What is an appropriate distance that we can expect people to travel? I live in Idaho, and there are a lot of rural areas. It is challenging to bring people together when they live in rural areas.
I know, that is a challenge, and even here in Massachusetts I have people that will send me an e-mail saying that they don’t have transportation to travel that far, and that’s why I’m doing this talk.
I’m trying to encourage more audiologists to volunteer and try to make this something that is more common. It’s really important to have these meetings at an accessible location. I’m holding this meeting now in the town where I live. I find it easier for me to volunteer my time that way, but I think that that’s a challenge that we’re all going to have to face.
Do you recommend having an agenda with a specific topic to be addressed at each meeting, or is it more effective to provide a more open-ended format?

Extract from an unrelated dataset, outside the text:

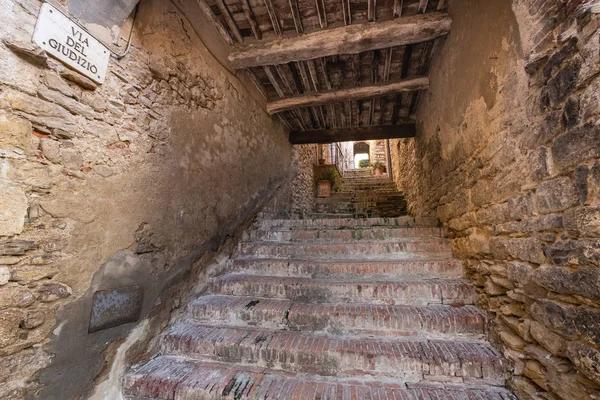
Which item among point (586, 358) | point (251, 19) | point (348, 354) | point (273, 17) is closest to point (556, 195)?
point (586, 358)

This is a good question. I used to always hand out an agenda, and it was very formal, and it was good. It kept us on track, but it seems that lately I haven’t done that, and it’s been working just fine. I know that different facilitators of support groups that I’ve spoken with have very strong opinions about having an agenda. I don’t think it really matters that much. One thing that I like to have on an agenda is a biography of the guest speaker. It’s easy for me to introduce the guest speaker if I have something in writing, and parents can take that home. So, I think it’s fine either way. It might depend on who your guest speaker is whether or not you have an agenda. I know when Dr. David Luterman came to be my guest speaker, he didn’t want to have anything to do with an agenda. He just wanted to get right into it.
Would you also include deaf families who participate in Deaf culture in a universal parent support group?

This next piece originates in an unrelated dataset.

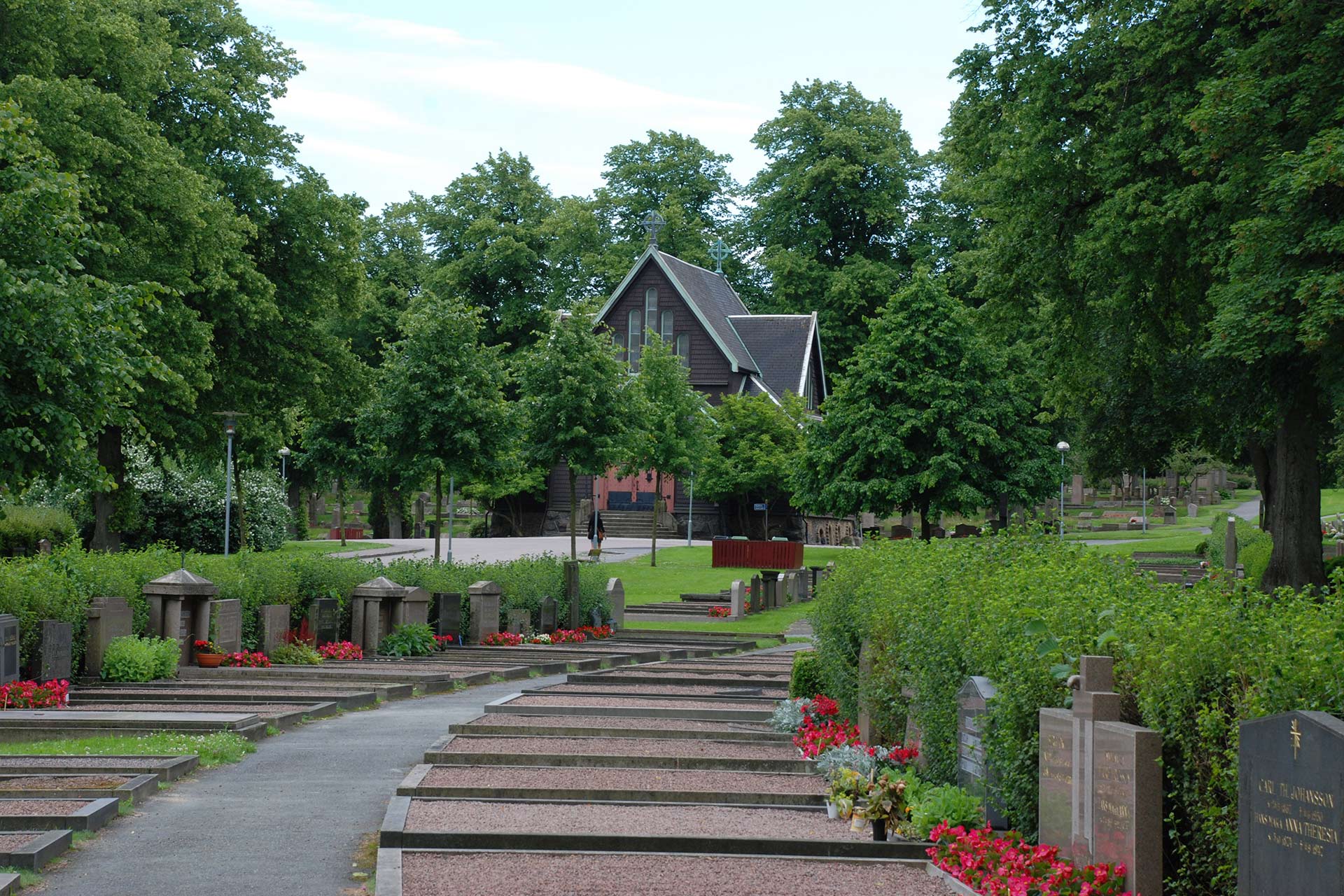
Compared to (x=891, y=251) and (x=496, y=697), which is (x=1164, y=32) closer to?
(x=496, y=697)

Absolutely. One of the parents that comes to the meetings every now and then has come with an interpreter. I was able to actually get the Department of Public Health here in Massachusetts to kindly reimburse the interpreter for her time, and that was wonderful for the other parents to have. I do have people that come and go. Like I said, there’s that ebb and flow, but it’s universal. It’s not just a support group for those 98 percent. The two percent parents that have hearing loss are also welcome to this group, and I think the other parents learn from them very much also.
Is it important to have the same professional as the facilitator, or could this be a team effort?
I think a team effort would be a great idea, because if you have a team of six people and you have six meetings a year, then you’re only responsible for facilitating one meeting a year. I think the point that I was trying to make is that professionally-led support groups are important and are different than parent-led or peer-led support groups. I think that splitting it up between audiologists would be a great way to do it.
References
Joint Committee on Infant Hearing. (1991). 1990 position statement. American Academy of Pediatrics News, 7(4), 6-14.
Joint Committee on Infant Hearing. (1995). 1994 position statement. Pediatrics, 95(1), 152-156.
National Institute on Deafness and Communication Disorders. (2013). Quick statistics. Bethesda, MD: Author. Retrieved from https://www.nidcd.nih.gov/health/statistics/Pages/quick.aspx
Shulman, S. Besculides, M., Saltzman, A., Ireys, H., White, K. R., & Forsman, I. (2010). Evaluation of the universal hearing screening and intervention program. Pediatrics, 126, S19-S27.
Yalom, I. D. (1989). Love’s Executioner: & other tales of psychotherapy. New York, NY: Basic Books.
Yalom, I. D., & Leszcz, M. (2005). The Theory and Practice of Group Psychotherapy. New York, NY: Basic Books.